# me and my boy



## DaveMK1 (Nov 8, 2009)

My son is slowly learning about the finer things in life!!


----------



## KMKjr (Jan 9, 2009)

Nice!!

My boy at 3-4 could turn the key, pull choke and start the Brute and could also start the Ranchers in the garage....lol


----------



## GWNBrute (Mar 4, 2009)

My son is about the same.age as yours.and does the same thing when I sit him on the brute its pretty funny


----------



## DaveMK1 (Nov 8, 2009)

Cant wait until mom will let him ride with us. Prolly wont be for a year or two. Gotta break him of the pacifier first, dont imagine mud tastes too good to a 1 1/2 year old


----------



## Big D (Jun 23, 2009)

DaveMK1 said:


> Cant wait until mom will let him ride with us. Prolly wont be for a year or two. Gotta break him of the pacifier first, dont imagine mud tastes too good to a 1 1/2 year old


Oh yeah? How many kids do you know eat dirt? According to this site, looks like it something we never outgrow


----------



## jrpro130 (May 10, 2009)

haha nice vid! My friends son does the same...he is 18 months, starts the bike then jumps around because he wants a ride on the "mo-mo"! lol


----------



## gpinjason (Nov 10, 2009)

Nice! My son is learning also.... :bigok:


----------



## 1bigforeman (Jun 23, 2009)

I hear ya. This is my nephew a few years ago. I was taking him for a ride on my mom's rancher. Now, if we don't watch him close, he jumps up on my dad's John Deere tractor. He's grown up to the brute now. Everytime I have it out and he's there, I better be ready to give him a ride or I'm in trouble.


----------



## Polaris425 (Dec 16, 2004)

nice!


----------



## 2010Bruterider (Jun 20, 2010)

It's good to start them young. Somebody has to teach them. If you do it, you know they are taught right, cause if they learn it on their own, it's more expensive


----------



## monsterbrute750 (Apr 13, 2010)

Be careful what you start...My son got his first quad, a kfx 50, when he was 4. He is 10 now and has been riding ever since. He now has a Raptor 90 and everytime the Brute comes out of the shed, he is grabbing his key, helmet, and rubber boots ...LOL !! Can't leave without him now. My wife tells me " You created this monster !! "


----------



## DaveMK1 (Nov 8, 2009)

That's fine, as soon as he learns to ride one, He will know how to fix one


----------



## KMKjr (Jan 9, 2009)




----------



## Big D (Jun 23, 2009)

monsterbrute750 said:


> Be careful what you start...My son got his first quad, a kfx 50, when he was 4. He is 10 now and has been riding ever since.

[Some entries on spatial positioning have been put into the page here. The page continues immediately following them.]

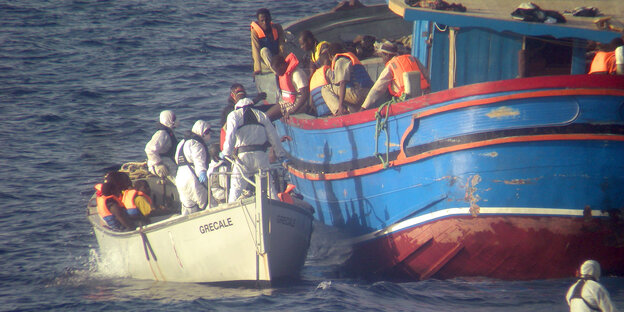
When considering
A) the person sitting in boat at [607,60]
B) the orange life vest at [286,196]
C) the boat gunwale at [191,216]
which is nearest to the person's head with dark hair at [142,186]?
the boat gunwale at [191,216]

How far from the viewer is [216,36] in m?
27.0

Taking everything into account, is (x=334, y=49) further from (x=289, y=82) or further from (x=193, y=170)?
(x=193, y=170)

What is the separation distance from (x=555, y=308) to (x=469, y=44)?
3655mm

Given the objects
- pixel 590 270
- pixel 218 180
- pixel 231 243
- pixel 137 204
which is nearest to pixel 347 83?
pixel 218 180

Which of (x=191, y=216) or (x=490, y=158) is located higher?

He now has a Raptor 90 and everytime the Brute comes out of the shed, he is grabbing his key, helmet, and rubber boots ...LOL !! Can't leave without him now. My wife tells me " You created this monster !! "


cool...you're Monsterbrute and he'll be "lil Monsterbrute"


----------



## monsterbrute750 (Apr 13, 2010)

Big D said:


> cool...you're Monsterbrute and he'll be "lil Monsterbrute"


Ha!! Ha!! He has already laid claim to my brute when he is ready. I'm cool with that...just gives me an excuse to build another one !!!


----------